Ainsi, du mot templum, c’est-à-dire du lieu où l’ on était avec réflexion et recueillement, se forma contemplari, contempler, exprimant d’ abord l’ action d’ être respectueusement dans le temple, et ensuite celle de regarder en silence les objets dignes d’ admiration.

De même, le mot sidera fit considerare, qui servit à appliquer aux personnes et aux choses l’ action de ceux qui s’ attachent à observer les astres.

Le substantif libra fournit deliberari, parce qu’ il semble que, pour délibérer, le juge ou l’ opinant place dans la balance les raisons et les motifs, afin d’ adopter ceux qui ont le plus de poids.

De PRO, en avant, et de tectum, toit, vint protectio, protegere, etc., etc.

D’ autres termes métaphysiques furent également créés par l’ agglomération de mots diversement contractés.

La préposition AD, réunie à tendere, produisit attendere, parce que celui qui attend est tendu vers l’ objet qu’ il a l’ espoir de voir arriver; et la préposition EX, jointe à spectare, fit expectare, c’est-à-dire regarder de loin pour attendre, par la raison que l’ action de celui qui attend est de regarder si l’ on vient.

Sub, ajouté à plicare, forma supplicare, plier en bas, dessous, supplier.

De Ex tempore illo vint l’ adverbe extemplo; de Illo loco, Illico, sur-le-champ, incontinent, etc.

Pour exprimer l’ idée de l’ éternité, la langue latine crut suffisant de prendre la durée de trois âges d’ homme, Aetas terna, dont elle lit l’ adjectif Aeternus; et, pour rendre dans toute son extension l’ idée de la durée sans fin, elle y ajouta l’ adverbe semper, qui produisit sempiternus, composé de ces trois éléments.

Quand le mélange des peuples du Nord avec les habitants des Gaules eut nécessité des rapports indispensables entre l’ ancienne population et celle que l’ invasion amenait, la langue latine, bien ou mal entendue, devint le principal et presque l’ unique moyen de communication, et ce fut surtout à cette langue dégénérée que les anciens et les nouveaux habitants empruntèrent les mots de l’ idiome rustique. Quelquefois ils détournèrent ou étendirent le sens primitif pour exprimer des idées dont ils n’ eussent pas trouvé facilement le terme propre, soit dans la langue latine que parlaient les habitants des Gaules, soit dans les langues du Nord qui étaient celles des hommes de l’ invasion.
____________________
**Énoncé de l'exercice**
D'après l'extrait sur la formation des mots latins, de quels deux mots provient protectio ? Appuyez-vous exclusivement sur l'extrait ci-dessus.

**Données brutes**
____________________
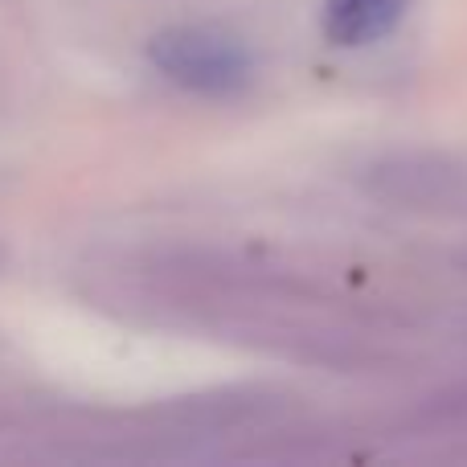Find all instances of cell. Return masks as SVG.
____________________
**Corrigé de l'exercice**
De PRO, « en avant », et de tectum, « toit ».